Si les Français, plus sages et plus heureux, ont reconnu le pernicieux effet de cette épée entre les mains du peuple, et si, pour être plus tranquilles chez eux, ils l’ont rendue à leurs souverains, quelle justice y a-t-il que nous entreprenions de les obliger, malgré eux, à la reprendre ? Est-ce afin qu’ils se massacrent et qu’ils s’égorgent entre eux comme les Anglais, et que leurs désastres fassent notre sûreté ? Quelles lois divines ou humaines autorisent une si détestable politique ?

« Quand il y aurait de la justice, quel fruit espérons-nous d’en tirer ? Jugeons-nous du caractère des Français par celui des Anglais ? Les Anglais aiment quelquefois leurs rois, mais ils haïssent toujours la royauté, et cette haine les porte aisément à haïr aussi le roi. Les Français se plaignent quelquefois de ceux qui règnent, mais ils aiment toujours le trône, et cet amour de la souveraineté les réconcilie toujours avec le souverain. Nous n’avons qu’à lire leur histoire pour nous convaincre de cette vérité.

« Combien de fois les Anglais se sont-ils repentis d’avoir réduit les rois de France à n’avoir plus de ressources que dans l’affection de leurs sujets ? Cette affection n’a point de bornes, surtout quand les rois sont malheureux. Tel est le génie des Français : capables de murmurer contre leurs priuces dans la prospérité, inviolablement attachés à eux quand ils craignent de les perdre, et toujours prêts à rentrer dans le devoir quand ils aperçoivent que l’étranger va profiter de leurs fautes. Interrogez les Allemands et les Espagnols que des révoltes ont quelquefois appelés en France ; comment en sont-ils sortis ?

« Où sont les factions que notre ami de Londres a vues en France ? Où sont les princes du sang et les hommes illustres qui, entraînés par une ambition aveugle, s’opposeraient aux volontés du roi dans une assemblée d’États généraux ? Croit-il qu’il n’y a qu’à mettre les Français ensemble, et qu’à leur montrer leurs forces, pour voir encore les États de Blois ? Il s’abuse : plus de trente ans de troubles et de séditions avaient préparé ce malheureux spectacle ; plus de quarante ans d’obéissance ont mis d’autres dispositions dans les esprits, et donneraient un spectacle tout différent.
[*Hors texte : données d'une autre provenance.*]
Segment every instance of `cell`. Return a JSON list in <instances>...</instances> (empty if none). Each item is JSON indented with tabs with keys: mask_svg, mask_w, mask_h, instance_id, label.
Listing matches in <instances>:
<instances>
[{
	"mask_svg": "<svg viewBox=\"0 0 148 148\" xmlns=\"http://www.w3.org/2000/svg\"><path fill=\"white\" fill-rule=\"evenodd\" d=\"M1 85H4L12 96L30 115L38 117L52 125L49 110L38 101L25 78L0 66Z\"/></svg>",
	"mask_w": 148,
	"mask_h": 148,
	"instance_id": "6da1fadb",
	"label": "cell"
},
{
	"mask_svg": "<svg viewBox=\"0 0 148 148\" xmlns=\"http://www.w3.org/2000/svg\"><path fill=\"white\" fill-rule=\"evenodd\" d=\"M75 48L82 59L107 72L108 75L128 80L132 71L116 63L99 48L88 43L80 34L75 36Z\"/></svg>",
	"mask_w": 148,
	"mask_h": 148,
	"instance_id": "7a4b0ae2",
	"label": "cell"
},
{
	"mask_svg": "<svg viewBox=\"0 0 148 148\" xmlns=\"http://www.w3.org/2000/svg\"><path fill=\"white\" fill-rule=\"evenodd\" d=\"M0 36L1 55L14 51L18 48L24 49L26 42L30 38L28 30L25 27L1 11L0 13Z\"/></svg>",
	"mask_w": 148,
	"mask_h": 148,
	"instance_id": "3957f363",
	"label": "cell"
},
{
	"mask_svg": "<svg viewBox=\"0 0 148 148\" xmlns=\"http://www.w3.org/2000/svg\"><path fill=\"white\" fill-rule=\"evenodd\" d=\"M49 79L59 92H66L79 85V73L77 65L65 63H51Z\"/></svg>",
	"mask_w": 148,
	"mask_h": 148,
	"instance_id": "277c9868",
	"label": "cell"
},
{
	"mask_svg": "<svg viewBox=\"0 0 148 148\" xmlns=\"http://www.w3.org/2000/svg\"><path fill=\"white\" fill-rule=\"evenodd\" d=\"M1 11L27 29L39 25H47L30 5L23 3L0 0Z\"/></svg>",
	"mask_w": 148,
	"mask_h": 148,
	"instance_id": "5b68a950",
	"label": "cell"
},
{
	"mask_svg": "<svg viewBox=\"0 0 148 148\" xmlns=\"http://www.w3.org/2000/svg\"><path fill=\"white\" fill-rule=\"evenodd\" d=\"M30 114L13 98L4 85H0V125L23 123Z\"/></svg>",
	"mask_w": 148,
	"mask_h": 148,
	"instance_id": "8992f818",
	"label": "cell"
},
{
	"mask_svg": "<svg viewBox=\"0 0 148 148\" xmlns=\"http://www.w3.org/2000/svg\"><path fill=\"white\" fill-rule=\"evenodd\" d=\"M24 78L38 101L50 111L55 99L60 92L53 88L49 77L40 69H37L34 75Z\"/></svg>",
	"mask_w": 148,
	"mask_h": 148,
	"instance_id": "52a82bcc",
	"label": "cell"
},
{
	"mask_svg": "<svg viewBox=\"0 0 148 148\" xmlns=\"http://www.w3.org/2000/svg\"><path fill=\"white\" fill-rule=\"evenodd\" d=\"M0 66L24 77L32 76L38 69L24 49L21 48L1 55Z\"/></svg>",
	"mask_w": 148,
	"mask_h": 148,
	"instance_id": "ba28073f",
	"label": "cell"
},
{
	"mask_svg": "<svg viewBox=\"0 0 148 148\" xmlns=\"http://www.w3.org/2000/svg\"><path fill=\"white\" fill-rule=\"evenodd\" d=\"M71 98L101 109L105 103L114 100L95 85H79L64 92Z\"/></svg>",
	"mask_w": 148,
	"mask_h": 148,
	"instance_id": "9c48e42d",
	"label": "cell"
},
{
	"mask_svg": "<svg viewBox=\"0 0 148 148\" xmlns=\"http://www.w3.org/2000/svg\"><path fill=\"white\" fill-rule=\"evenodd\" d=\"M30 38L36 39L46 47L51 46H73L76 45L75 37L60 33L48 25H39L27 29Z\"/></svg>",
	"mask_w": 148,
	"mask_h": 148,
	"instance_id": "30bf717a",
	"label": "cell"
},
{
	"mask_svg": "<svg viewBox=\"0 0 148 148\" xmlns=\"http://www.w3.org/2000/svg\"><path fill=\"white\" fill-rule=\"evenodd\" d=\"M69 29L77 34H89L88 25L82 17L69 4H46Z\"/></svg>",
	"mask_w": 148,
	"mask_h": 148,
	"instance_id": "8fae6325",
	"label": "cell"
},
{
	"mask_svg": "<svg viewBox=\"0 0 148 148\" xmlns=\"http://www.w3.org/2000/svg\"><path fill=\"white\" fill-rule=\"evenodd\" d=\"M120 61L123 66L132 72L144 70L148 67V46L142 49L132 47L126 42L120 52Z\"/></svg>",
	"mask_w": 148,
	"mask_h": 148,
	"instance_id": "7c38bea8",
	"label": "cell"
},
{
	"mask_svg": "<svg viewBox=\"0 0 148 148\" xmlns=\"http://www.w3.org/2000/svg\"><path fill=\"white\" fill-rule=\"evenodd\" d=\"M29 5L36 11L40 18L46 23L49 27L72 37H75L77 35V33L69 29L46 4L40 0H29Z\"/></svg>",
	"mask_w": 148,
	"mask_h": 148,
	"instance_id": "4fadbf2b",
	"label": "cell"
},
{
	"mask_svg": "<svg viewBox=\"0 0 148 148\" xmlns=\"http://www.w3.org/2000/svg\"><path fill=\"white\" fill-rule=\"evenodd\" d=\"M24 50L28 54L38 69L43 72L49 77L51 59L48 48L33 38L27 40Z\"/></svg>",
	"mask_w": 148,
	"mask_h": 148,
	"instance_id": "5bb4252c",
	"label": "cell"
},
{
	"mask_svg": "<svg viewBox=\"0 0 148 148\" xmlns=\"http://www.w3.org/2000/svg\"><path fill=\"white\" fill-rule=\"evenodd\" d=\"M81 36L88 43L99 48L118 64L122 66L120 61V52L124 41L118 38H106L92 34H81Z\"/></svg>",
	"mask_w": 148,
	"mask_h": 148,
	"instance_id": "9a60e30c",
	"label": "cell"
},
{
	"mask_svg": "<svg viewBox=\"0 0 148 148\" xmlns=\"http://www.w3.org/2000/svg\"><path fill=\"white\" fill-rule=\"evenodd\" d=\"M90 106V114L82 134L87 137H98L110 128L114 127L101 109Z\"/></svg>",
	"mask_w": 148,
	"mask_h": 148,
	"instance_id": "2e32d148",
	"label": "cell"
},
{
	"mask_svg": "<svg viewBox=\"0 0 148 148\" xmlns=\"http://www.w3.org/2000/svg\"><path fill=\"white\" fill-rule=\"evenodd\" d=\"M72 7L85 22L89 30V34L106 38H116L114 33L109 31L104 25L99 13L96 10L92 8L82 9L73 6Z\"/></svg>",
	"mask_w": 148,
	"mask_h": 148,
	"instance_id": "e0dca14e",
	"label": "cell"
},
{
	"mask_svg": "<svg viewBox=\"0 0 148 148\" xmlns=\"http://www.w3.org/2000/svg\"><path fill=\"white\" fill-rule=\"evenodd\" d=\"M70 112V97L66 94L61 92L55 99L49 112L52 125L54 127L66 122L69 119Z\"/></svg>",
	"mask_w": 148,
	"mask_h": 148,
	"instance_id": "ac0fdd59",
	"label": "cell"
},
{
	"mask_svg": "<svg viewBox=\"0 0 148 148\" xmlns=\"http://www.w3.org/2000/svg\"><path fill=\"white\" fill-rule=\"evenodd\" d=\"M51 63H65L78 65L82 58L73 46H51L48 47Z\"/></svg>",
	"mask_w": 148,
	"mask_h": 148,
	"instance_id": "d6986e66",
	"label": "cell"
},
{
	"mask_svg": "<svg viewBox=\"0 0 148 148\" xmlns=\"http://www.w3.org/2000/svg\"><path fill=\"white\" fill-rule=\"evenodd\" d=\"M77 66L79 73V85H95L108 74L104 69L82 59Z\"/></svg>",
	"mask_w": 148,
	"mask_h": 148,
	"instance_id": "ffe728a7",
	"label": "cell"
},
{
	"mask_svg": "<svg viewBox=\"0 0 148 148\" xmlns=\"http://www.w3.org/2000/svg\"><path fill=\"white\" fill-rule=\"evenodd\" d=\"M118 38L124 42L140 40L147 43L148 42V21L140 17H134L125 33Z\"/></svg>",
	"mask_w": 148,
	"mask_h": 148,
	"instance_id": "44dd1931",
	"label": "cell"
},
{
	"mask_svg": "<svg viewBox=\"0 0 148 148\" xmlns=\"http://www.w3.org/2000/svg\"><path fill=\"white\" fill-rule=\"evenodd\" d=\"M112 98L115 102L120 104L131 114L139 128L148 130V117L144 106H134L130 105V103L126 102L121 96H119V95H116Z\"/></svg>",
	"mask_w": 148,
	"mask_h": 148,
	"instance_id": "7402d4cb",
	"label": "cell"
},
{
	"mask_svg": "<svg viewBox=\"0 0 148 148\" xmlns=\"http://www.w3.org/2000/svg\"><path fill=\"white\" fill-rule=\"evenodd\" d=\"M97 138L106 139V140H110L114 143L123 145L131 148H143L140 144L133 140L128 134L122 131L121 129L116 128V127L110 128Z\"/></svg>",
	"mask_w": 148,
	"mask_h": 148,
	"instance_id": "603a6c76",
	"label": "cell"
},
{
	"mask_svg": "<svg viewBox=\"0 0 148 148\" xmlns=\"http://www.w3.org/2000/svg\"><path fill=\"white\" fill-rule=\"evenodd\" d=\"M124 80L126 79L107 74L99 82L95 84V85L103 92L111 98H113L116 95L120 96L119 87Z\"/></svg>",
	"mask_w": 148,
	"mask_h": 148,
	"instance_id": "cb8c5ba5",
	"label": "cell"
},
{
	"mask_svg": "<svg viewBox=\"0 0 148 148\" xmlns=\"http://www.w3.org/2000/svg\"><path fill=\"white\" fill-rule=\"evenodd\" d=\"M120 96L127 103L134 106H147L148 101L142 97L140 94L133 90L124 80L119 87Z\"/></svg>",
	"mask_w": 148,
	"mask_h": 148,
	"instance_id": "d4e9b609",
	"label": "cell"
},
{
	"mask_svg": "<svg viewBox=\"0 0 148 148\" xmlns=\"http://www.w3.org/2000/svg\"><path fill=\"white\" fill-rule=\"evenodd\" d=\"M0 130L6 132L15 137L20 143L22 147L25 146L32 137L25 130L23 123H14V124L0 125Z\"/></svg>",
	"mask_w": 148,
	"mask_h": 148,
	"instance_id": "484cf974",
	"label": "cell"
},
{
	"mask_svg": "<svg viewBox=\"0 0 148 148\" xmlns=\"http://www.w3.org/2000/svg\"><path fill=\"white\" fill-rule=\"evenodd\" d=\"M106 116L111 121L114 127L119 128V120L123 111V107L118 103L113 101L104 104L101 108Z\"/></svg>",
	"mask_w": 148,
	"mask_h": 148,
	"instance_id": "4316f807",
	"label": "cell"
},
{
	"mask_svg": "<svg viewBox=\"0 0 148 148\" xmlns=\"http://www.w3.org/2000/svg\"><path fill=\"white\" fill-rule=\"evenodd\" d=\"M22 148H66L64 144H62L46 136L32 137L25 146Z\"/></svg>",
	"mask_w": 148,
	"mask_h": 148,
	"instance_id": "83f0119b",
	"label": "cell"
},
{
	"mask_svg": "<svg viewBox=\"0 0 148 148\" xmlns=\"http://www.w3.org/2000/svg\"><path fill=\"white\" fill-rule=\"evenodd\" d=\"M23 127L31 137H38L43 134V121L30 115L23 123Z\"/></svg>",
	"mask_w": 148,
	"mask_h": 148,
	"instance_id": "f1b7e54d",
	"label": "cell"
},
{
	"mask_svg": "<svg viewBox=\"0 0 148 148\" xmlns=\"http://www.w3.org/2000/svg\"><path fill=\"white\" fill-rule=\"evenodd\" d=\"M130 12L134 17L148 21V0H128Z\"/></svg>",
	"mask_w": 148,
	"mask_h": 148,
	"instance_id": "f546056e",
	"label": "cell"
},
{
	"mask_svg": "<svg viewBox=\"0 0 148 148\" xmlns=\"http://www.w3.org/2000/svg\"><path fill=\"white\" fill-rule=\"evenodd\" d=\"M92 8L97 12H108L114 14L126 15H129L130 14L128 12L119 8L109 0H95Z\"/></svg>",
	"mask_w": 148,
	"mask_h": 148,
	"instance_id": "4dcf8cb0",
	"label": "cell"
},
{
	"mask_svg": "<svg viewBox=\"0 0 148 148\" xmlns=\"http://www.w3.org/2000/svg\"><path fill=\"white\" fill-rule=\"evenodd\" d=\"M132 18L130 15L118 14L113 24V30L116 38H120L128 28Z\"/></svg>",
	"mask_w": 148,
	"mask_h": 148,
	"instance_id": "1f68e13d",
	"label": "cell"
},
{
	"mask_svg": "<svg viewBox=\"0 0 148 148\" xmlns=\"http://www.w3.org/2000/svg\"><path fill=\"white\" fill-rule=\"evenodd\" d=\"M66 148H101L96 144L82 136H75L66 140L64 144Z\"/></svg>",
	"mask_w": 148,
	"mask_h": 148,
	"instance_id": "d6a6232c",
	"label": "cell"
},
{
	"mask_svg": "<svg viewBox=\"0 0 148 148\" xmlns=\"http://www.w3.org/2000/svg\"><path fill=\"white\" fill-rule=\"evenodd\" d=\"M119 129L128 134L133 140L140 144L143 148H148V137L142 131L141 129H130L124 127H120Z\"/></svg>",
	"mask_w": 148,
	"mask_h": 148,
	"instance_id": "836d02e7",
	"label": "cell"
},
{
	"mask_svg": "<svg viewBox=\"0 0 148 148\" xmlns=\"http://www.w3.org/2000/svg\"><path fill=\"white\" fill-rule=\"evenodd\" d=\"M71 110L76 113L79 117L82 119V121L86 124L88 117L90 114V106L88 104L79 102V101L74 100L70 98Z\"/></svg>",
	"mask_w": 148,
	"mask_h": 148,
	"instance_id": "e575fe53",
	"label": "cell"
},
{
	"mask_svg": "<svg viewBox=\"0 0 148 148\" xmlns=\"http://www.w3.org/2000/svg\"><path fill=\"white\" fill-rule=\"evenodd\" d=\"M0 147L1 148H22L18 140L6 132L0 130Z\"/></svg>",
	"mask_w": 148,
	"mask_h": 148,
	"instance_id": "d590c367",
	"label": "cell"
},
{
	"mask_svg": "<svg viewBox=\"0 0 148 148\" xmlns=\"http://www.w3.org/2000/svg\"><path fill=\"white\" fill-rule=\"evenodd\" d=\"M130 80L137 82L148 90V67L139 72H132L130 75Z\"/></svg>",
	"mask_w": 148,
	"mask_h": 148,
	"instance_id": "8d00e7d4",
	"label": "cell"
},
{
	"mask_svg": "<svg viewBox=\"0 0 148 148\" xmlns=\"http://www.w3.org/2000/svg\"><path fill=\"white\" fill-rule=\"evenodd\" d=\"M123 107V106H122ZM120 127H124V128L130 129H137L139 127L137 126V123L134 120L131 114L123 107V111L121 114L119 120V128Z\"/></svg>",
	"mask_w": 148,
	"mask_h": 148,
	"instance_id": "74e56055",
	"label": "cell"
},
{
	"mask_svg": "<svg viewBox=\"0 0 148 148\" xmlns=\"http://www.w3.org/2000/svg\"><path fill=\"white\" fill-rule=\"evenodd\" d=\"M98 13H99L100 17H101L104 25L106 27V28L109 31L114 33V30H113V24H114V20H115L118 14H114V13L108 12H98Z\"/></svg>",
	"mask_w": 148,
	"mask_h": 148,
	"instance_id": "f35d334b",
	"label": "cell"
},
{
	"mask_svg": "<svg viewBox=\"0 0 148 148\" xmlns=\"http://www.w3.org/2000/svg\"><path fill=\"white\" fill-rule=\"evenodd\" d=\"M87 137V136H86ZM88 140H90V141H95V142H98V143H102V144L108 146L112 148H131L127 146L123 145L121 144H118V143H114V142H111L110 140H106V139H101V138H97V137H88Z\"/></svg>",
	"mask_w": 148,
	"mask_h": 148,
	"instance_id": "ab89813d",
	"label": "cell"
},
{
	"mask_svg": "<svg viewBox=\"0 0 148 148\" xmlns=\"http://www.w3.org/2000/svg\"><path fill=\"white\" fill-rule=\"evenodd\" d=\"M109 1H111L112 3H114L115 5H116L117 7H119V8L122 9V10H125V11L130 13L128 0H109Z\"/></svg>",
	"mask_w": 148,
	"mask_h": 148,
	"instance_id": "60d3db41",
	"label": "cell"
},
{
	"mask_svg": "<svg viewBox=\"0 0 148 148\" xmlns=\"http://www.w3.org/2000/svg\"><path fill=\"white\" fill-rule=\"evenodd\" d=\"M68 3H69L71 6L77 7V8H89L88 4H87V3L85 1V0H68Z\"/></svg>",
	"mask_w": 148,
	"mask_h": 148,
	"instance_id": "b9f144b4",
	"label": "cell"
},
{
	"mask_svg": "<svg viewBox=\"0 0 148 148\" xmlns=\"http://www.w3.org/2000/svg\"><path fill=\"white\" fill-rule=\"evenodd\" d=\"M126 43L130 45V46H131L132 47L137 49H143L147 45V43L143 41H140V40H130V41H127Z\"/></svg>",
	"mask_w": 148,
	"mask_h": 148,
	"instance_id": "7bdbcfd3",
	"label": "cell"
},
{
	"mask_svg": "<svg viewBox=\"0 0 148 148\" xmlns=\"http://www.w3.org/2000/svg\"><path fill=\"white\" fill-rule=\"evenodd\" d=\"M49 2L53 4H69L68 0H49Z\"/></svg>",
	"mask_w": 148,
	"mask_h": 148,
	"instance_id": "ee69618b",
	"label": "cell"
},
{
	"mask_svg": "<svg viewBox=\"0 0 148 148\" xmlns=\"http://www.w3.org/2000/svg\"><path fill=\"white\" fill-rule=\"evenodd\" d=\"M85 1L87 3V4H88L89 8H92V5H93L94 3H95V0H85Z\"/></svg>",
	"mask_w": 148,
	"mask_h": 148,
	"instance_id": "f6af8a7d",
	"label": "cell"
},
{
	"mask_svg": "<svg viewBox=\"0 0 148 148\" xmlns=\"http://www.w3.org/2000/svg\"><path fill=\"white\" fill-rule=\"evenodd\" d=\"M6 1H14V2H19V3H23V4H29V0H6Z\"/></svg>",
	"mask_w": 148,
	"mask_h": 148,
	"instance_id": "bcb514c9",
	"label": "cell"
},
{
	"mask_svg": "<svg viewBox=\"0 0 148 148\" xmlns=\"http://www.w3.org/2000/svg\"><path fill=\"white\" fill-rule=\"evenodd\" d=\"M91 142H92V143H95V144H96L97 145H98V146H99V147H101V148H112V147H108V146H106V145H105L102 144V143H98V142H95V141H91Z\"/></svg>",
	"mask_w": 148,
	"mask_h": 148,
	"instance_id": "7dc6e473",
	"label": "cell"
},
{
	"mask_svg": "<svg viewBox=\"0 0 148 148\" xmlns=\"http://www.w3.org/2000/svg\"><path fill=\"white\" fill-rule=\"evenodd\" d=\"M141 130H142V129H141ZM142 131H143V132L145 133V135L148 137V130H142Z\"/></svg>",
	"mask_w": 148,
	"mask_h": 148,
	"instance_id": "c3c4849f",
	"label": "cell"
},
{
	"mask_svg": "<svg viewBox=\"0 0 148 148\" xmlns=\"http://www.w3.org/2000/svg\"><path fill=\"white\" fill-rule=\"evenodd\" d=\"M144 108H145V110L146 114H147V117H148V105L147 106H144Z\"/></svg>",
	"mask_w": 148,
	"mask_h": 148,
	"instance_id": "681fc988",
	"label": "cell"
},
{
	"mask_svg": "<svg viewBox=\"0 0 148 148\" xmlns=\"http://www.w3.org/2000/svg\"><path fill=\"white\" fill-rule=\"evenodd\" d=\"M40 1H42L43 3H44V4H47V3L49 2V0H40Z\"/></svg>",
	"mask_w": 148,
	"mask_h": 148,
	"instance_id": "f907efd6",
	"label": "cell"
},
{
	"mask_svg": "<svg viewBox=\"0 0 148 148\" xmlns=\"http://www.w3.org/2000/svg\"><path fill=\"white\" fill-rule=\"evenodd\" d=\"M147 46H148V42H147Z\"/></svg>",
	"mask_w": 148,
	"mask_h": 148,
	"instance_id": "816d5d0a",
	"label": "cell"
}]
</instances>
« Peut-être que jamais le roi de France ne nous aurait paru si grand ni si redoutable. Quoi qu’en dise notre Anglais, que je ne crois pas aussi bien informé des affaires de France qu’il le veut paraître, il y a apparence que, princes, grands, clergé, parlement, noblesse et peuple, tous concourraient unanimement à faire éclater leur zèle pour leur roi, et ils lui offriraient des secours que peut-être il n’ose pas leur demander. Ne nous souvenons-nous point avec quel empressement l’année passée chacun courait se faire inscrire sur la liste de ceux qui donnaient leur vaisselle pour les besoins de l’État ? C’était une espèce de bel air que tout le monde prenait avec cette ardeur que les Français ont pour leurs modes.

« Presque toutes les fortunes particulières dépendent de celle de l’autorité royale ; les gages, les pensions, les prêts immenses, les arrérages des rentes y sont attachés ; si elle chancelle, toutes ces sortes de biens, qui font plus des trois quarts de ceux de tous les autres biens, sont en danger de périr. Les Français le savent mieux que nous, et cette autorité leur paraît si nécessaire, qu’ils s’encourageraient réciproquement à la soutenir, et qu’ensemble ils seraient plus obéissants encore et plus dévoués qu’ils ne le sont séparément.

« Ils ont oublié qu’il y a eu des États généraux dans leur monarchie, et il y aurait de l’imprudence de les en faire souvenir.